*SUPPLIED RECORDS*:
• • •
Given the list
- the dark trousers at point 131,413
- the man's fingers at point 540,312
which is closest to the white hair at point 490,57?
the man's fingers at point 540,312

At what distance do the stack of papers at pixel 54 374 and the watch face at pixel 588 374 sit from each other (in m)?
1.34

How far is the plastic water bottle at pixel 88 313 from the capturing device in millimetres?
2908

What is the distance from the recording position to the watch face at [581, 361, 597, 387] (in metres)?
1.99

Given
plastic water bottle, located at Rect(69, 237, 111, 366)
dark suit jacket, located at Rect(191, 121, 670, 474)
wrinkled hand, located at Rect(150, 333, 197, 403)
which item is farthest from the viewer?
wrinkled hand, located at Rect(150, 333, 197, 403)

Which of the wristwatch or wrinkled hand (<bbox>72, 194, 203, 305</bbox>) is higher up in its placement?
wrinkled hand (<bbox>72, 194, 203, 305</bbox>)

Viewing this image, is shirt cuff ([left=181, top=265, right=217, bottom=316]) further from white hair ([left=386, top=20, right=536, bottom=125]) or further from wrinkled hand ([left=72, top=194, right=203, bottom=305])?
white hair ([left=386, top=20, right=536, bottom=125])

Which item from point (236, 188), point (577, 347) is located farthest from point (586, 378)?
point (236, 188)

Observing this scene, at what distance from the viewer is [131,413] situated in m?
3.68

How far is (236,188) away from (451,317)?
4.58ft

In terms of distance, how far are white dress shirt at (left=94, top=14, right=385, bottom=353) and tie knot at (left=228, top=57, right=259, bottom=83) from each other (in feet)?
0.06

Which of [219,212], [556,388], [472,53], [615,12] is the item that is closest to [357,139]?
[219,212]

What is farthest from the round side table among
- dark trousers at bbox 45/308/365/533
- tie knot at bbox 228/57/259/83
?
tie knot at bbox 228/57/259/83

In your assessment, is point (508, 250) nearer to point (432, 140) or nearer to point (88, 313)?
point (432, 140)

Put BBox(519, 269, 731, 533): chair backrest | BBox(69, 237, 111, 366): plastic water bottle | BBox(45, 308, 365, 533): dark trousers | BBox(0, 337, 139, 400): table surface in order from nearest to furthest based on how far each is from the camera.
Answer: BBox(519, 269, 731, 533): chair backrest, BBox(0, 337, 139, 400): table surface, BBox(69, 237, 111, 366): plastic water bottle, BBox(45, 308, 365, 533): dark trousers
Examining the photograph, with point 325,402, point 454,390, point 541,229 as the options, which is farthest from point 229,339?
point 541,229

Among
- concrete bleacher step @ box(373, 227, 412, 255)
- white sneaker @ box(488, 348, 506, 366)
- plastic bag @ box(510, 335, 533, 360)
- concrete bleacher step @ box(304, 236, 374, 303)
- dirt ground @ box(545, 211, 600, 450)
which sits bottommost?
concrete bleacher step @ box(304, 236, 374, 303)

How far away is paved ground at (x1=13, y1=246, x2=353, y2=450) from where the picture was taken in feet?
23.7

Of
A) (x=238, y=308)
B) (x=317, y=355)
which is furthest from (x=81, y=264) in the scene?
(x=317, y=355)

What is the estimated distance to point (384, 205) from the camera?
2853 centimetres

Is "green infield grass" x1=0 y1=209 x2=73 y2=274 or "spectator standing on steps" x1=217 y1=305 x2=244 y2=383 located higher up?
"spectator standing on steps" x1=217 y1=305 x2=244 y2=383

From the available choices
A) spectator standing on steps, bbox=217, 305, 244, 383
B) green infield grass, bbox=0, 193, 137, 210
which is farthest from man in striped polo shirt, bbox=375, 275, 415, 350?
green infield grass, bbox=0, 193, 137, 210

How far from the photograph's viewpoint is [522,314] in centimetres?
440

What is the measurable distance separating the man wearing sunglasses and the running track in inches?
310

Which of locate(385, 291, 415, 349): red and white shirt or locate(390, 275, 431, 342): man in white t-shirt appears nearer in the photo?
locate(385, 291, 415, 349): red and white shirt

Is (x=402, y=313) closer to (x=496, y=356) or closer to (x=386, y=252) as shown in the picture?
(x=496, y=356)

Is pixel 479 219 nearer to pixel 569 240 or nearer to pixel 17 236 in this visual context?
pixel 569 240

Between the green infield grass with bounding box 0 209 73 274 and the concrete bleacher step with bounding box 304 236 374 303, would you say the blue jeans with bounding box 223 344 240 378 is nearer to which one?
• • •
*EXERCISE PROMPT*: Can you reproduce the data from the line with "Is (x=402, y=313)" up to and including the final line, swapping "bounding box" for "box" and leaving everything else unchanged?

*RESULT OF THIS TASK*:
Is (x=402, y=313) closer to (x=496, y=356) or closer to (x=386, y=252) as shown in the picture?
(x=496, y=356)

Is pixel 479 219 nearer to pixel 569 240 or nearer to pixel 17 236 in this visual context?
pixel 569 240

Between the green infield grass with box 0 209 73 274 and the concrete bleacher step with box 304 236 374 303, would you say the blue jeans with box 223 344 240 378 is nearer to which one?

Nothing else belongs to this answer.